● Task goal
Would you repeat every entry below word for word but drop the images?
Start of Exercise materials
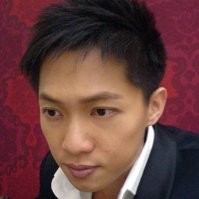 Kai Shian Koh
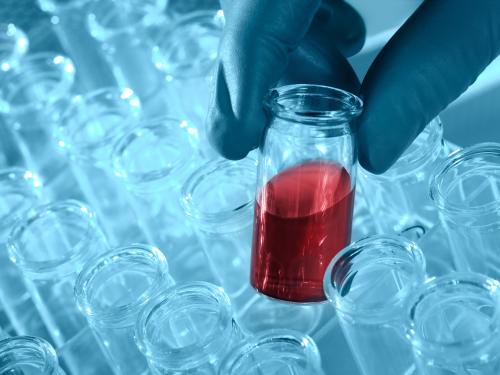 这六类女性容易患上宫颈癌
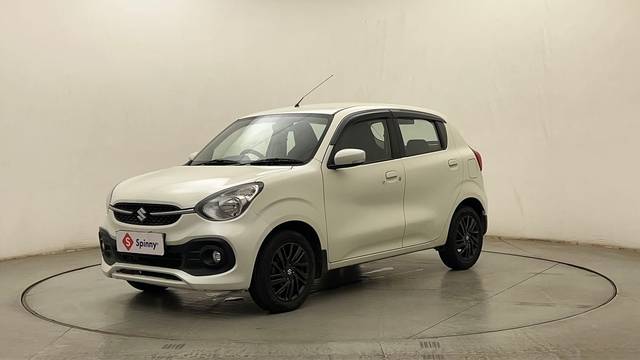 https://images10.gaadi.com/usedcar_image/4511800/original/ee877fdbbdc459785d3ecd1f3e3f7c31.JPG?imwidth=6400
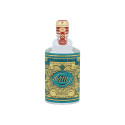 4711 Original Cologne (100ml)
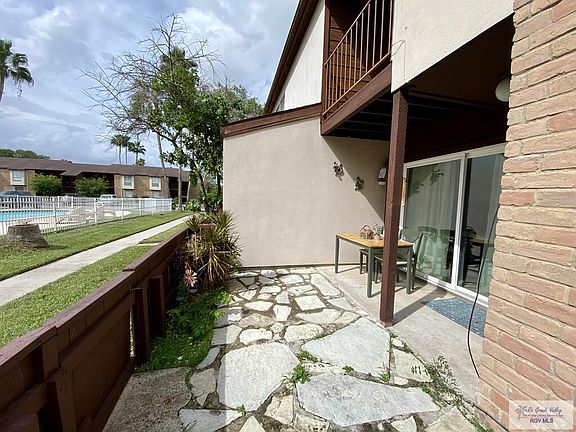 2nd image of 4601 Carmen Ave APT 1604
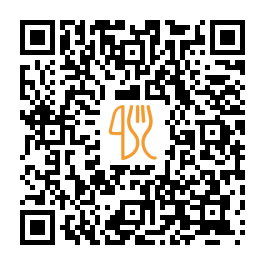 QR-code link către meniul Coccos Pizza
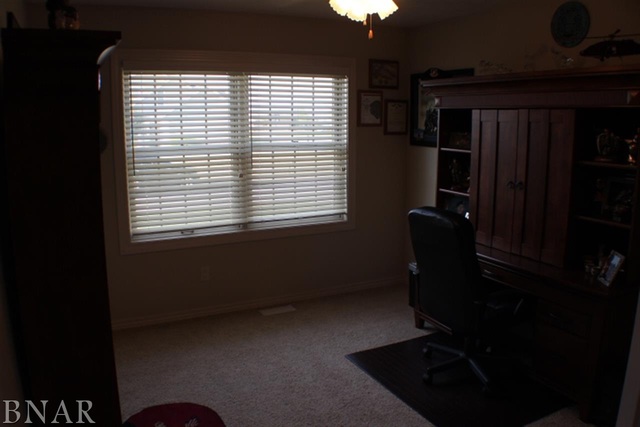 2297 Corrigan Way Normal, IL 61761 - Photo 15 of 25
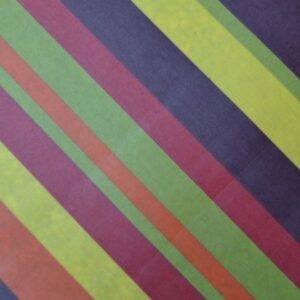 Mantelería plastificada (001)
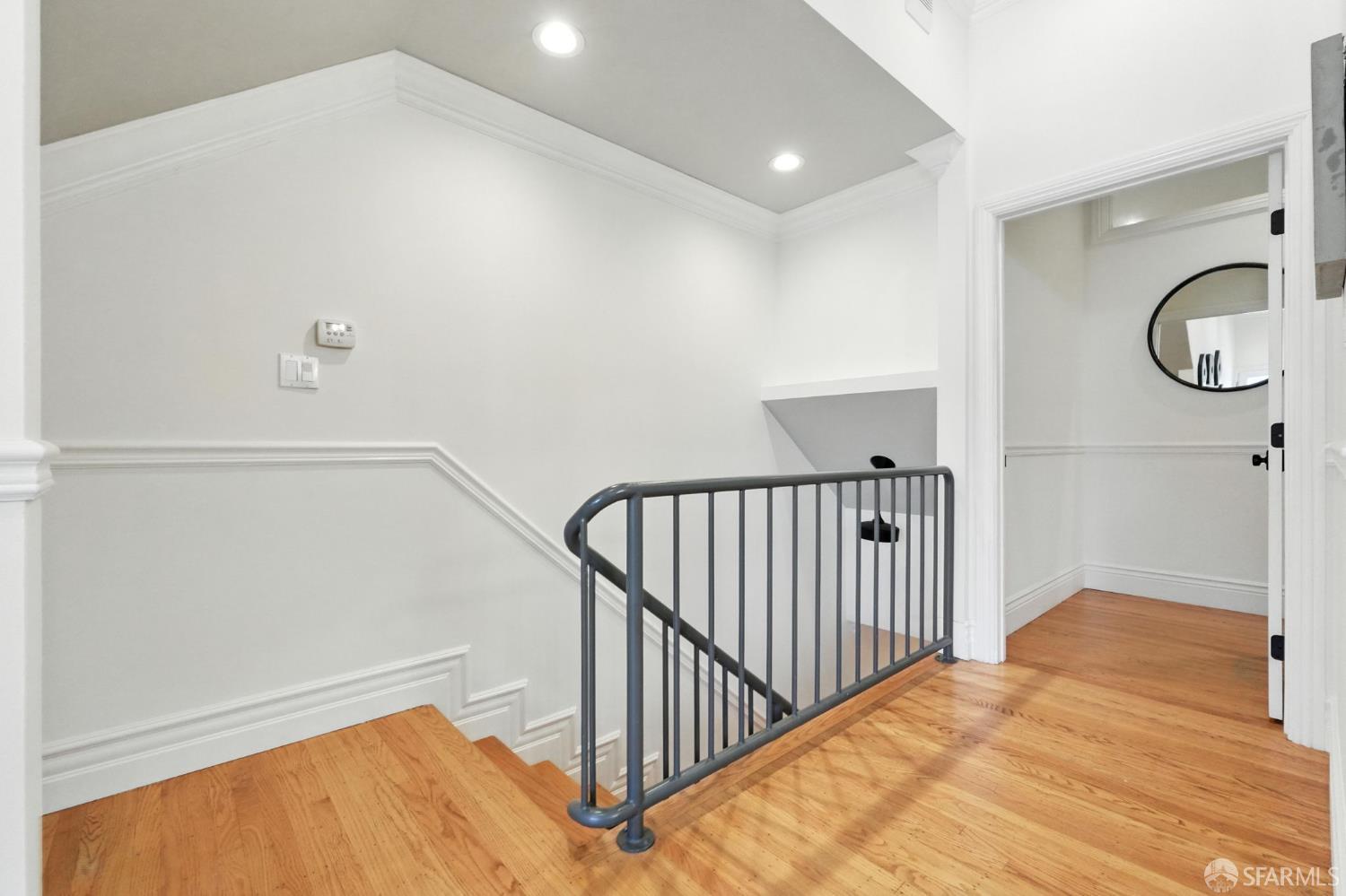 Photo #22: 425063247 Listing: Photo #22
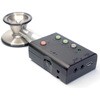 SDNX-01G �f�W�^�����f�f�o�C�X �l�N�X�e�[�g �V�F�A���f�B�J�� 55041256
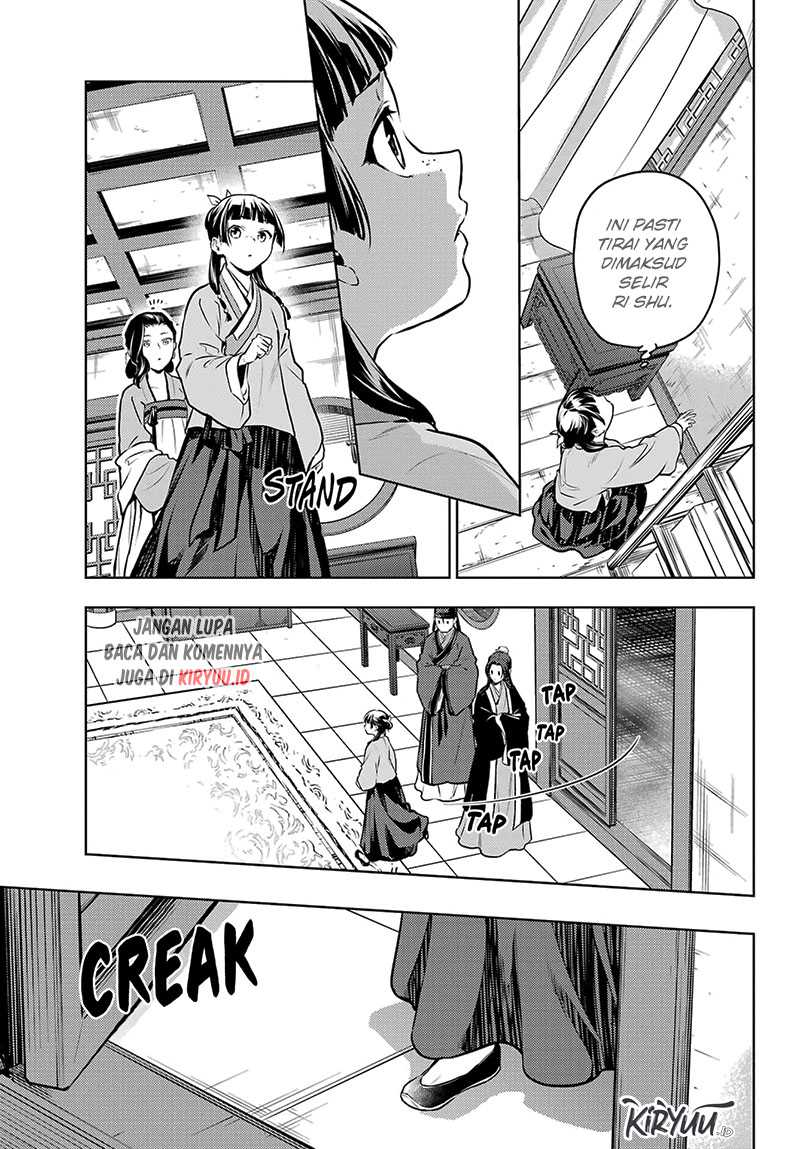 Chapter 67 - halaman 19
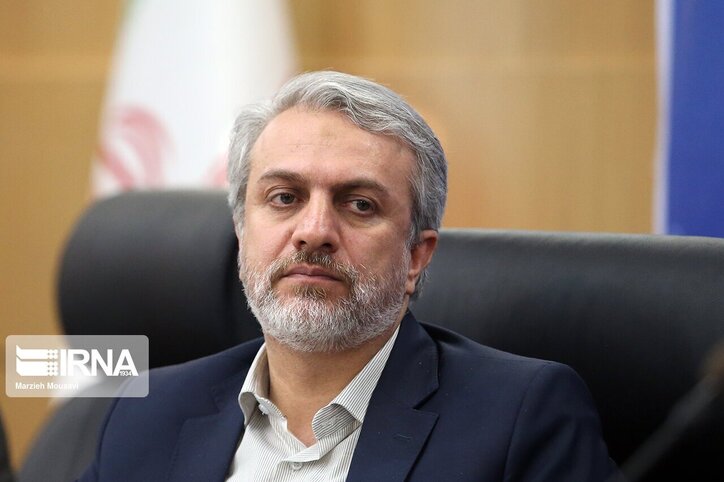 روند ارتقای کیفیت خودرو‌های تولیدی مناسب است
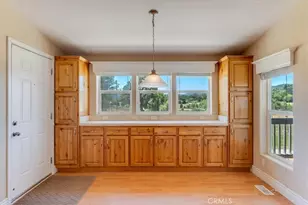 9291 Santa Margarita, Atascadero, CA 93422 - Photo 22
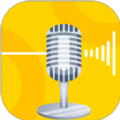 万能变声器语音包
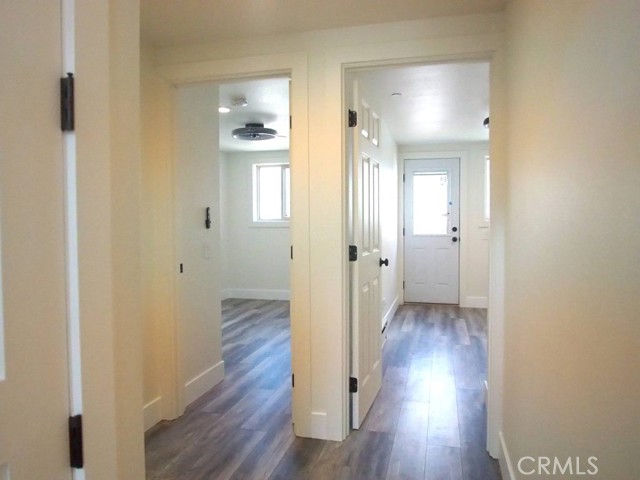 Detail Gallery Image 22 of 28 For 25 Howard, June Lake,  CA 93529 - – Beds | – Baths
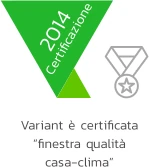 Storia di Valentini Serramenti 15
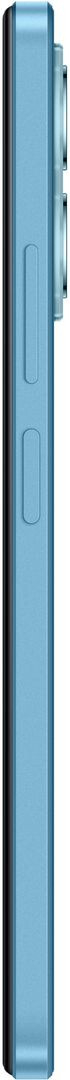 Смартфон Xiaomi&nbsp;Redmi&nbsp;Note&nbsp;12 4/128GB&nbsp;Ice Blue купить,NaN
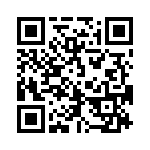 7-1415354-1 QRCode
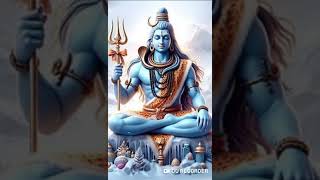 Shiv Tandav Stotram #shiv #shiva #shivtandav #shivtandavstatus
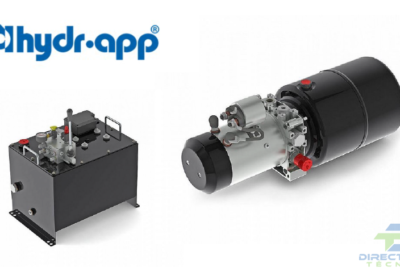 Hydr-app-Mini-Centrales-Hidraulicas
End of Exercise materials
● Task answer
 Kai Shian Koh
 这六类女性容易患上宫颈癌
 https://images10.gaadi.com/usedcar_image/4511800/original/ee877fdbbdc459785d3ecd1f3e3f7c31.JPG?imwidth=6400
 4711 Original Cologne (100ml)
 2nd image of 4601 Carmen Ave APT 1604
 QR-code link către meniul Coccos Pizza
 2297 Corrigan Way Normal, IL 61761 - Photo 15 of 25
 Mantelería plastificada (001)
 Photo #22: 425063247 Listing: Photo #22
 SDNX-01G �f�W�^�����f�f�o�C�X �l�N�X�e�[�g �V�F�A���f�B�J�� 55041256
 Chapter 67 - halaman 19
 روند ارتقای کیفیت خودرو‌های تولیدی مناسب است
 9291 Santa Margarita, Atascadero, CA 93422 - Photo 22
 万能变声器语音包
 Detail Gallery Image 22 of 28 For 25 Howard, June Lake,  CA 93529 - – Beds | – Baths
 Storia di Valentini Serramenti 15
 Смартфон Xiaomi&nbsp;Redmi&nbsp;Note&nbsp;12 4/128GB&nbsp;Ice Blue купить,NaN
 7-1415354-1 QRCode
 Shiv Tandav Stotram #shiv #shiva #shivtandav #shivtandavstatus
 Hydr-app-Mini-Centrales-Hidraulicas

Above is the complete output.